Facebook’ta binlerce üyesi olan “Sakaryam” grubu yöneticilerinden Gündüz Direm, Sıtkı Gürdrama’nın paylaştığı ve bizim gençlik hayatımızı satır satır dile getiren, “Benzemez Kimse Sana” adlı bestesi Fehmi Tokay'a, güftesi ise Rüştü Sardağ'a ait Bayatî makamındaki unutulmaz eseri lezzetinde, harika bir paylaşımda bulunmuş…

Başta bizim kuşak olmak üzere herkesin ibretle, dikkatle ve dahi rikkatle okuması gereken enfes bir yorum…

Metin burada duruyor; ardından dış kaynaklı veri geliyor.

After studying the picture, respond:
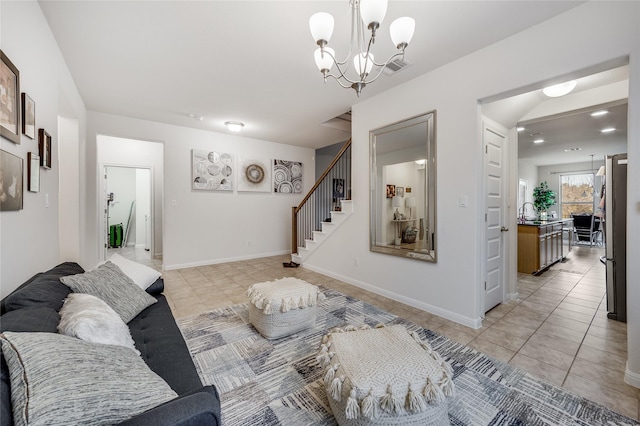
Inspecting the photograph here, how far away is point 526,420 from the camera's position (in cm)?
143

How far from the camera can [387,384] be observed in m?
1.17

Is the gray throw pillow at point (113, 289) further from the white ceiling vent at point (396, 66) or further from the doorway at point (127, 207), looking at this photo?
the doorway at point (127, 207)

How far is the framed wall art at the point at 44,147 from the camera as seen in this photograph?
6.25 ft

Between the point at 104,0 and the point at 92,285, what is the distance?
6.65ft

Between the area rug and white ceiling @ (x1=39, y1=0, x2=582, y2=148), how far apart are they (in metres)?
2.66

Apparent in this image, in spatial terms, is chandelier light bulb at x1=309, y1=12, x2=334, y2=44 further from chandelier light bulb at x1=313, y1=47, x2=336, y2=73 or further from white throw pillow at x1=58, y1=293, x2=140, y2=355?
white throw pillow at x1=58, y1=293, x2=140, y2=355

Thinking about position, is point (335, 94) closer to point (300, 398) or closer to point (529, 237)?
point (300, 398)

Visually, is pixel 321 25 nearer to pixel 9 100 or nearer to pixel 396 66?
pixel 396 66

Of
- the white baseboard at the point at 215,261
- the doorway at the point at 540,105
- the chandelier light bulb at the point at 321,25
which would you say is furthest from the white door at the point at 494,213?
the white baseboard at the point at 215,261

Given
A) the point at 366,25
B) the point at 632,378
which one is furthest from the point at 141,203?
the point at 632,378

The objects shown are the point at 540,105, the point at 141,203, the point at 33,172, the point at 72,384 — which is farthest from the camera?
the point at 141,203

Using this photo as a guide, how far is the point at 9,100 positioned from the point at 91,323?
52.3 inches

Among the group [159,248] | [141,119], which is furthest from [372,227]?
[159,248]

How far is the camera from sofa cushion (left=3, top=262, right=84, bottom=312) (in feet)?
4.03
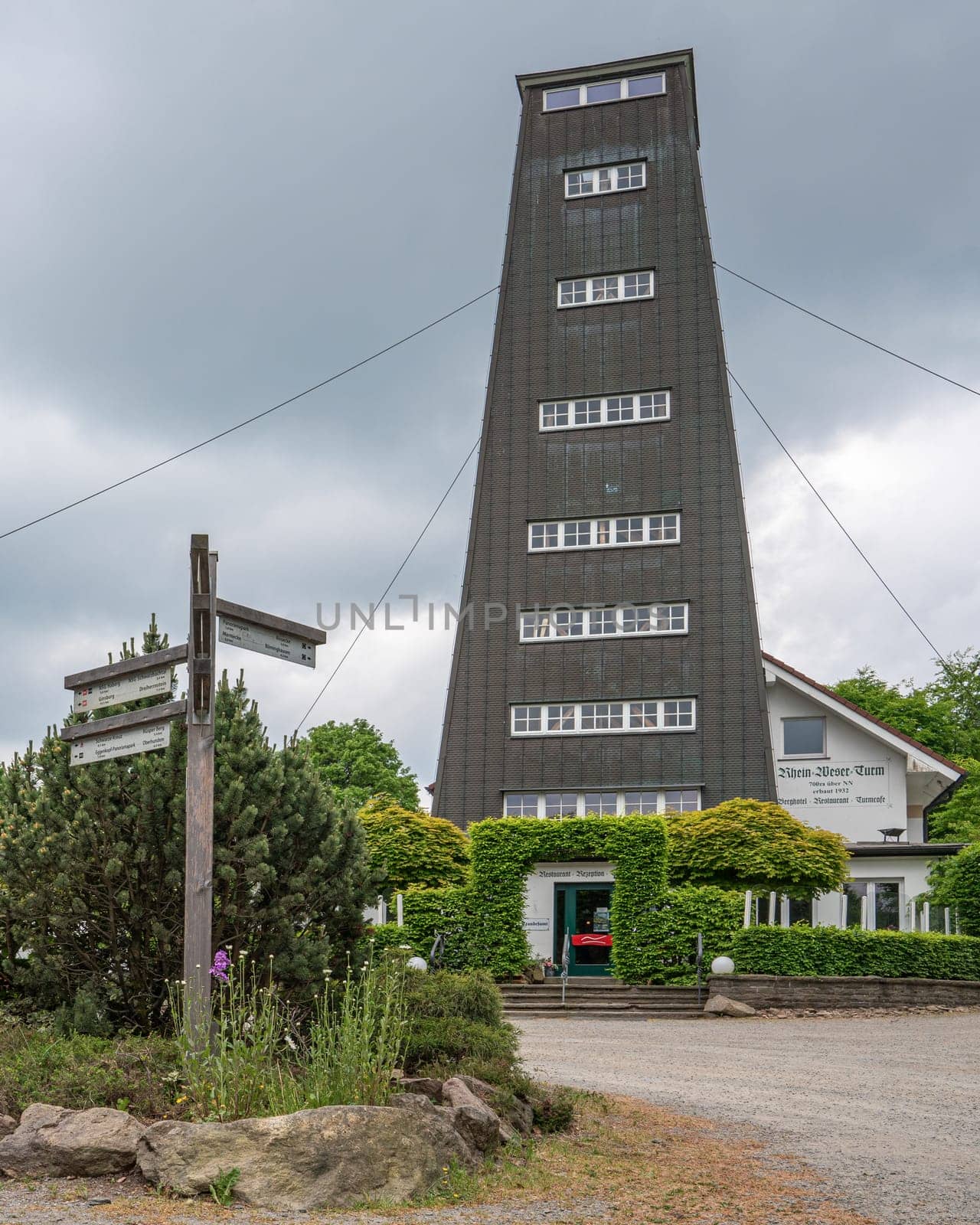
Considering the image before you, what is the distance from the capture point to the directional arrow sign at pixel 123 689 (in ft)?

İstedim sizlerle paylaşayım…

“Bizler ilkokulda yurt bilgisi, lisede mantık sosyoloji, felsefe, okuyan nesiliz...

Onun için biz, kim 500 milyon istiyor programında 15 bin lirayı hiç joker kullanmadan %90 kazanabilen nesiliz.

Biz 3 yazılı 1 sözlü imtihan olan nesiliz...

Biz kopya çeken ama kopya yaparken öğrenen bir nesiliz... Biz Endonezya'nın ihracatını Surinam'ın ithalatını bilen nesiliz...

Biz anasını babasını bakım evine terk etmeyen nesiliz...

Biz babasının cenazesine tatildeyim diye gelmeyen nesil değiliz...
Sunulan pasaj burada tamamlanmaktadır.